-- Your instructions --
Please rewrite the data below, replacing "white awning" with "white canopy" wherever it appears and leaving everything else unchanged.

-- Data for processing --
****************

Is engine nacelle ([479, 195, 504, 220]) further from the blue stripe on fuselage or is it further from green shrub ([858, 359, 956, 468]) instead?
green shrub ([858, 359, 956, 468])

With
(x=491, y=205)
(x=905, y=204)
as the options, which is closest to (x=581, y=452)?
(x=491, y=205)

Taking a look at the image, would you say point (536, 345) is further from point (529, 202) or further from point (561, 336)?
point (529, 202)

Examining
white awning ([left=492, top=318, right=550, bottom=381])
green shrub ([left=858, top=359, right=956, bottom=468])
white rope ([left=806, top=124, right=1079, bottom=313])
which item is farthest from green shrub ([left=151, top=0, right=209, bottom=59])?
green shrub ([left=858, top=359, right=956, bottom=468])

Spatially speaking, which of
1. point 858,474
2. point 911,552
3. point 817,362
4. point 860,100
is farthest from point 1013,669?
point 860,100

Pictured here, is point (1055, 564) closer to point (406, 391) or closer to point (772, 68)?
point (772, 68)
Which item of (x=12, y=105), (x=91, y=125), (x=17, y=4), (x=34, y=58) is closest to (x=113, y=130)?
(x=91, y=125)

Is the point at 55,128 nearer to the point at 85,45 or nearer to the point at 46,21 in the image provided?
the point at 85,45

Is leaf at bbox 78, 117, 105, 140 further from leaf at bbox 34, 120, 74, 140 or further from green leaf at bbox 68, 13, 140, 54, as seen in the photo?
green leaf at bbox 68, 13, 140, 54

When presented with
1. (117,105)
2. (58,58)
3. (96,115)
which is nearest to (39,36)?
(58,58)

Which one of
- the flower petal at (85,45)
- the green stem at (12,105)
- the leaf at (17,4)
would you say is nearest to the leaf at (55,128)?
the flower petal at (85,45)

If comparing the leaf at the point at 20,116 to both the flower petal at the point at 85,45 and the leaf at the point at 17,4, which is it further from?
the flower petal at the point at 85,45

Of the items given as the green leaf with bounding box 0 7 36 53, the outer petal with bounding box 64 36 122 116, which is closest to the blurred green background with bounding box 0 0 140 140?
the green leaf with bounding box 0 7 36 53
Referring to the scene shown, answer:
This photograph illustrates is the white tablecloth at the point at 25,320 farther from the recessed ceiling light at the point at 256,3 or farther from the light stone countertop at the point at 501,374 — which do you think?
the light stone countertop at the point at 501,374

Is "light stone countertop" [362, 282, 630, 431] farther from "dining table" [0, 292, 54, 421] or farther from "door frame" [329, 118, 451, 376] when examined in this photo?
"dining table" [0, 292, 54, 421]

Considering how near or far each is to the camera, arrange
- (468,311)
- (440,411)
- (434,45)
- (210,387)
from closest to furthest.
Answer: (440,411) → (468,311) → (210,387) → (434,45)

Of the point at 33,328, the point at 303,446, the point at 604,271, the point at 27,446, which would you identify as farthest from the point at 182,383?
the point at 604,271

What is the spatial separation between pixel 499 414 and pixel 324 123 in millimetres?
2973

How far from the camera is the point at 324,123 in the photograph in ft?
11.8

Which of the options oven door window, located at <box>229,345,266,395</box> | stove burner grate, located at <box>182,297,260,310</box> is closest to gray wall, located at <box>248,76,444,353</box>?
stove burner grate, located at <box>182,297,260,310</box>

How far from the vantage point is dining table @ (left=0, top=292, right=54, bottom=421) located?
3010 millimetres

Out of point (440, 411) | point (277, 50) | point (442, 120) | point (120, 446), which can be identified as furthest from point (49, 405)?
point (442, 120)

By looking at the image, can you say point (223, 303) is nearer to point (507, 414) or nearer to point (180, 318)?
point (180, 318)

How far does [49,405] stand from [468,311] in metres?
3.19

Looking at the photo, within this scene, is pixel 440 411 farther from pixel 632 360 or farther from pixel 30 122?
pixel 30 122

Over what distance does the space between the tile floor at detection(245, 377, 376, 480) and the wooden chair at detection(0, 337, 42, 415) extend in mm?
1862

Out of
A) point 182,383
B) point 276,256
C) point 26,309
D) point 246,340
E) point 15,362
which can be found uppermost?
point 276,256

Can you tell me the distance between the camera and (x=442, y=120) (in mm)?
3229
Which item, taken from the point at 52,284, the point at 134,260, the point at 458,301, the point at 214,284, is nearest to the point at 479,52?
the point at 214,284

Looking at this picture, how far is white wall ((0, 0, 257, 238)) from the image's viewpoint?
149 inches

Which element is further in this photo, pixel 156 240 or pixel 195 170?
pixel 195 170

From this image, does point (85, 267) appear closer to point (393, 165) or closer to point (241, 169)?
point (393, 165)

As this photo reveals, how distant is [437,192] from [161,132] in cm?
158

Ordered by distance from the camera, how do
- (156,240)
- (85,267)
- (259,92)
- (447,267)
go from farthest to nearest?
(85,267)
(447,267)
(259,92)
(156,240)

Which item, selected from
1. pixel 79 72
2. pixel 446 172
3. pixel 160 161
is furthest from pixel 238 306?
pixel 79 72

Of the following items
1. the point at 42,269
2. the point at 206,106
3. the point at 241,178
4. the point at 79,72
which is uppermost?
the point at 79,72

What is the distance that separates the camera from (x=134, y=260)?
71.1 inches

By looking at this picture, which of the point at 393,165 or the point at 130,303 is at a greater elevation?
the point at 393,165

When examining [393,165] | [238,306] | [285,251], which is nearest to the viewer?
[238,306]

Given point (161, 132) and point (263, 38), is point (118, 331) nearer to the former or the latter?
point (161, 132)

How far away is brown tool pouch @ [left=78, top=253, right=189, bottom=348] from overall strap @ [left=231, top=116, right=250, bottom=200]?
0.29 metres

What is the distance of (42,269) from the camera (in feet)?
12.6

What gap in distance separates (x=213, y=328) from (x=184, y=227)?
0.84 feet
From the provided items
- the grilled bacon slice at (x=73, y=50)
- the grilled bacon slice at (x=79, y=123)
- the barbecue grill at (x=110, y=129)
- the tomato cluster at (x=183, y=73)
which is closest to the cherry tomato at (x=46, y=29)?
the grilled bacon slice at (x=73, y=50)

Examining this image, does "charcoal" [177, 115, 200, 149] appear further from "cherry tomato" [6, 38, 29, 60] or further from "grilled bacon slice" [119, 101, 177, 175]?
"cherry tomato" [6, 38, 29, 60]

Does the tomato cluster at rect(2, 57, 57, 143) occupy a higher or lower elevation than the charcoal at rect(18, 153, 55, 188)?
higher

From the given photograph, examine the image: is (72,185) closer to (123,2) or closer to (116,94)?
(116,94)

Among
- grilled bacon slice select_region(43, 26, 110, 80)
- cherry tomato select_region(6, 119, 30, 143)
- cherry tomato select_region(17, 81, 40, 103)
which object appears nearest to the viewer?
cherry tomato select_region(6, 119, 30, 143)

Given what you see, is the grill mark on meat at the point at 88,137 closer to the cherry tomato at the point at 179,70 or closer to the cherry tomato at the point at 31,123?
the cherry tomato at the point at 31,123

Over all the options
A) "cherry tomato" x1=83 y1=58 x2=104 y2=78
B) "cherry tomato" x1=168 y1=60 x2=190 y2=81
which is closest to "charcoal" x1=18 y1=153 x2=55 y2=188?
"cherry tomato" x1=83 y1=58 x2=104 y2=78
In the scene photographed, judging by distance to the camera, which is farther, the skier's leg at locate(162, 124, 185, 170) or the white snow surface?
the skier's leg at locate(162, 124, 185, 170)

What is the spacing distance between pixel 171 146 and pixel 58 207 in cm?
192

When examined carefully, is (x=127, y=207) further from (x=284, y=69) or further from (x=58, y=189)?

****************

-- Complete answer --
Is engine nacelle ([479, 195, 504, 220]) further from the blue stripe on fuselage or is it further from green shrub ([858, 359, 956, 468]) instead?
green shrub ([858, 359, 956, 468])

With
(x=491, y=205)
(x=905, y=204)
as the options, which is closest to (x=581, y=452)?
(x=491, y=205)

Taking a look at the image, would you say point (536, 345) is further from point (529, 202) or further from point (561, 336)?
point (529, 202)

Examining
white canopy ([left=492, top=318, right=550, bottom=381])
green shrub ([left=858, top=359, right=956, bottom=468])
white rope ([left=806, top=124, right=1079, bottom=313])
which item is farthest from green shrub ([left=151, top=0, right=209, bottom=59])?
green shrub ([left=858, top=359, right=956, bottom=468])

Spatially speaking, which of
1. point 858,474
2. point 911,552
3. point 817,362
4. point 860,100
is farthest from point 1013,669?
point 860,100

Pictured here, is point (1055, 564) closer to point (406, 391) or closer to point (772, 68)?
point (772, 68)
Which item of (x=12, y=105), (x=91, y=125), (x=17, y=4), (x=34, y=58) is closest to (x=113, y=130)?
(x=91, y=125)

Is the point at 55,128 nearer to the point at 85,45 or nearer to the point at 46,21 in the image provided?
the point at 85,45

Is leaf at bbox 78, 117, 105, 140 further from leaf at bbox 34, 120, 74, 140 or further from green leaf at bbox 68, 13, 140, 54, as seen in the photo?
green leaf at bbox 68, 13, 140, 54

When presented with
1. (117,105)
2. (58,58)
3. (96,115)
which is nearest to (39,36)?
(58,58)

Which one of
- the flower petal at (85,45)
- the green stem at (12,105)
- the leaf at (17,4)
would you say is nearest to the leaf at (55,128)?
the flower petal at (85,45)

If comparing the leaf at the point at 20,116 to both the flower petal at the point at 85,45 and the leaf at the point at 17,4, which is it further from?
the flower petal at the point at 85,45

Of the items given as the green leaf with bounding box 0 7 36 53, the outer petal with bounding box 64 36 122 116, which is closest to the blurred green background with bounding box 0 0 140 140?
the green leaf with bounding box 0 7 36 53
Referring to the scene shown, answer:
This photograph illustrates is the white tablecloth at the point at 25,320 farther from the recessed ceiling light at the point at 256,3 or farther from the light stone countertop at the point at 501,374 — which do you think?
the light stone countertop at the point at 501,374

Is "light stone countertop" [362, 282, 630, 431] farther from "dining table" [0, 292, 54, 421] or farther from "door frame" [329, 118, 451, 376] when examined in this photo?
"dining table" [0, 292, 54, 421]

Considering how near or far each is to the camera, arrange
- (468,311)
- (440,411)
- (434,45)
- (210,387)
from closest to furthest.
Answer: (440,411) → (468,311) → (210,387) → (434,45)

Of the point at 33,328, the point at 303,446, the point at 604,271, the point at 27,446, which would you identify as farthest from the point at 182,383?
the point at 604,271

What is the spatial separation between pixel 499 414 and pixel 324 123 in millimetres?
2973

How far from the camera is the point at 324,123 in the photograph in ft?
11.8

Which of the options oven door window, located at <box>229,345,266,395</box> | stove burner grate, located at <box>182,297,260,310</box> is closest to gray wall, located at <box>248,76,444,353</box>?
stove burner grate, located at <box>182,297,260,310</box>

How far from the vantage point is dining table @ (left=0, top=292, right=54, bottom=421) located?
3010 millimetres

Out of point (440, 411) | point (277, 50) | point (442, 120) | point (120, 446), which can be identified as furthest from point (49, 405)?
point (442, 120)

By looking at the image, can you say point (223, 303) is nearer to point (507, 414) or nearer to point (180, 318)?
point (180, 318)

How far does [49,405] stand from [468,311] in metres?
3.19

Looking at the photo, within this scene, is pixel 440 411 farther from pixel 632 360 or farther from pixel 30 122?
pixel 30 122

Over what distance does the space between the tile floor at detection(245, 377, 376, 480) and the wooden chair at detection(0, 337, 42, 415) extend in mm?
1862

Out of
A) point 182,383
B) point 276,256
C) point 26,309
D) point 246,340
E) point 15,362
which can be found uppermost?
point 276,256

Can you tell me the distance between the camera and (x=442, y=120) (in mm)?
3229
Which item, taken from the point at 52,284, the point at 134,260, the point at 458,301, the point at 214,284, is nearest to the point at 479,52?
the point at 214,284

Looking at this picture, how far is white wall ((0, 0, 257, 238)) from the image's viewpoint?
149 inches

Which element is further in this photo, pixel 156 240 or pixel 195 170?
pixel 195 170

From this image, does point (85, 267) appear closer to point (393, 165) or closer to point (241, 169)?
point (393, 165)

As this photo reveals, how distant is [437,192] from [161,132] in cm?
158

Ordered by distance from the camera, how do
- (156,240)
- (85,267)
- (259,92)
- (447,267)
go from farthest to nearest?
(85,267)
(447,267)
(259,92)
(156,240)

Which item, selected from
1. pixel 79 72
2. pixel 446 172
3. pixel 160 161
is furthest from pixel 238 306?
pixel 79 72

Of the following items
1. the point at 42,269
2. the point at 206,106
3. the point at 241,178
4. the point at 79,72
which is uppermost?
the point at 79,72

What is the distance that separates the camera from (x=134, y=260)?
71.1 inches

By looking at this picture, which of the point at 393,165 or the point at 130,303 is at a greater elevation?
the point at 393,165

When examining [393,165] | [238,306] | [285,251], which is nearest to the viewer?
[238,306]

Given point (161, 132) and point (263, 38), is point (118, 331) nearer to the former or the latter?
point (161, 132)

How far away is brown tool pouch @ [left=78, top=253, right=189, bottom=348] from overall strap @ [left=231, top=116, right=250, bottom=200]?
0.29 metres

What is the distance of (42,269) from the camera (in feet)?
12.6

What gap in distance separates (x=213, y=328) from (x=184, y=227)?
0.84 feet
From the provided items
- the grilled bacon slice at (x=73, y=50)
- the grilled bacon slice at (x=79, y=123)
- the barbecue grill at (x=110, y=129)
- the tomato cluster at (x=183, y=73)
which is closest to the cherry tomato at (x=46, y=29)?
the grilled bacon slice at (x=73, y=50)

Examining this image, does "charcoal" [177, 115, 200, 149] appear further from "cherry tomato" [6, 38, 29, 60] or further from "grilled bacon slice" [119, 101, 177, 175]?
"cherry tomato" [6, 38, 29, 60]

Does the tomato cluster at rect(2, 57, 57, 143) occupy a higher or lower elevation than the charcoal at rect(18, 153, 55, 188)?
higher

From the given photograph, examine the image: is (72,185) closer to (123,2) or closer to (116,94)?
(116,94)

Among
- grilled bacon slice select_region(43, 26, 110, 80)
- cherry tomato select_region(6, 119, 30, 143)
- cherry tomato select_region(17, 81, 40, 103)
which object appears nearest to the viewer?
cherry tomato select_region(6, 119, 30, 143)

Given what you see, is the grill mark on meat at the point at 88,137 closer to the cherry tomato at the point at 179,70 or closer to the cherry tomato at the point at 31,123?
the cherry tomato at the point at 31,123

Over all the options
A) "cherry tomato" x1=83 y1=58 x2=104 y2=78
B) "cherry tomato" x1=168 y1=60 x2=190 y2=81
which is closest to "charcoal" x1=18 y1=153 x2=55 y2=188?
"cherry tomato" x1=83 y1=58 x2=104 y2=78
In the scene photographed, judging by distance to the camera, which is farther, the skier's leg at locate(162, 124, 185, 170) or the white snow surface?
the skier's leg at locate(162, 124, 185, 170)

What is the spacing distance between pixel 171 146 and pixel 58 207 in cm?
192

When examined carefully, is (x=127, y=207) further from (x=284, y=69) or further from (x=58, y=189)?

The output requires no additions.